No charge has been publicly stated against the victims of the 1988 mass executions.  Based on the testimonies of those who were in prison during the summer of 1988, the questions of the three-member committee of the leftist prisoners were about their beliefs and they were accused of being “anti-religion,” insisting on their beliefs and not repenting. In their letters to the Minister of Justice in 1988, and to the UN Special Rapporteur visiting Iran in February 2003, the families of the victims refer to the authorities’ accusations against the prisoners – accusations that may have led to their execution.  These accusations include being “counter-revolutionary, anti-religion, and anti-Islam,” as well as having been “associated with military action or with various [opposition] groups based near the borders.”

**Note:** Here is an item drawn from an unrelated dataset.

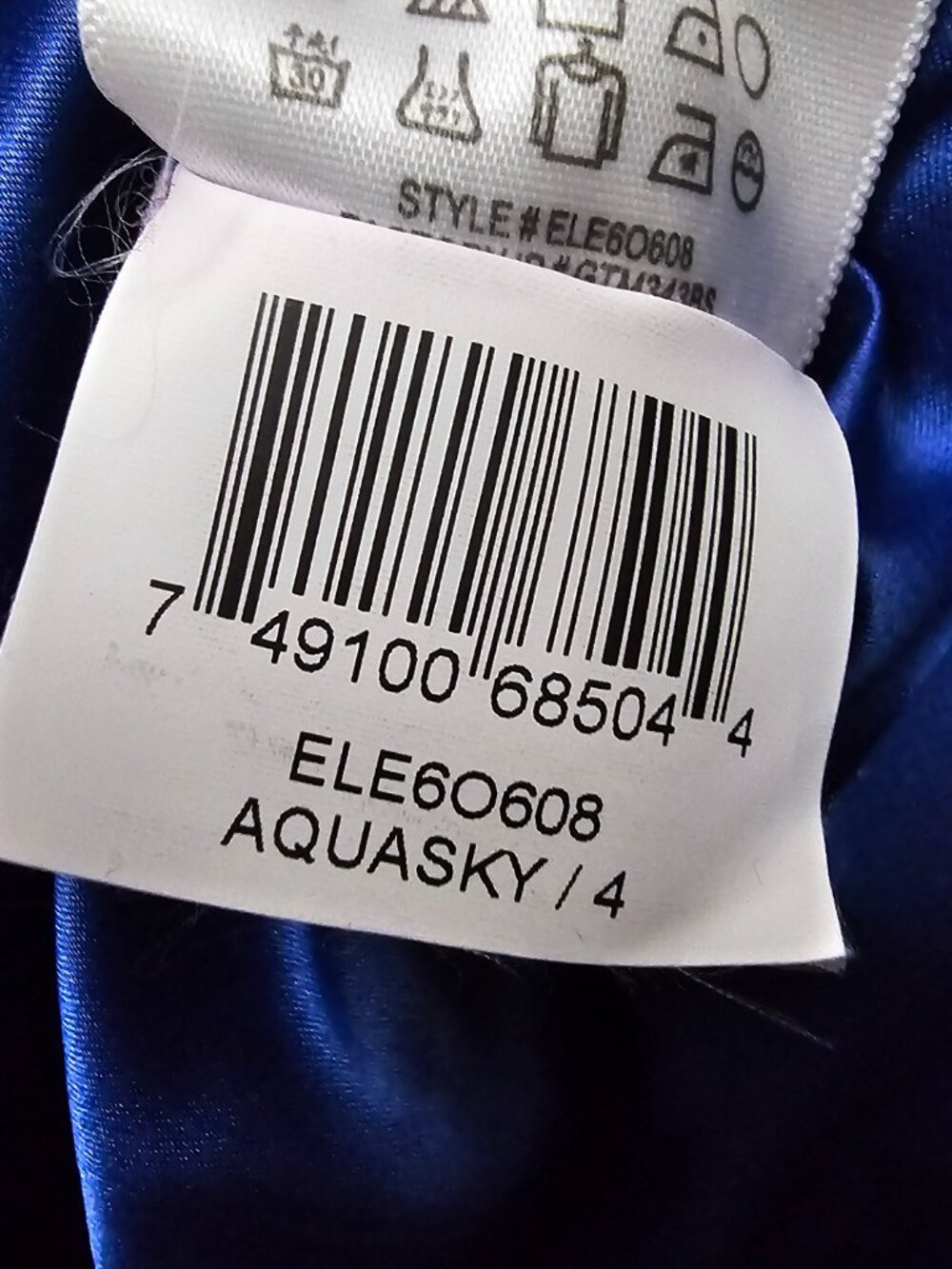 Max & Cleo One Shoulder Cocktail Dress Women’s Size 4 Blue Ruffle Mini - Picture 13 of 14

An edict of the Leader of the Islamic Republic, Ayatollah Khomeini, reproduced in the memoirs of Ayatollah Montazeri, his designated successor, corroborates the reported claims regarding the charges against the executed prisoners.  In this edict, Ayatollah Khomeini refers to members of the Mojahedin Khalq Organization as “hypocrites” who do not believe in Islam and who “wage war against God” and decrees that prisoners who still approve of the positions taken by this organization are also “waging war against God” and should be sentenced to death. 

Evidence of guilt

The report of this execution does not contain information regarding the evidence provided against Mr. Shahriar Esfarayeni.

Defense

No information is available about Mr. Shahriar Esfarayeni’s defense before the three-member committee.

Judgment

Mr. Shahriar Esfarayeni was executed during the mass killings of political prisoners at Vakilabad Prison in Mashhad in 1988. Based on the Boroumand Foundation’s research, leftist prisoners executed in 1988 had been found to be “apostates.”  Months after the executions, prison authorities informed the families about the executions and handed over the victims’ belongings to their families. The bodies, however, were not returned to them.  The bodies were buried in mass graves. Authorities warned the families of prisoners not to hold memorial ceremonies for their loves ones.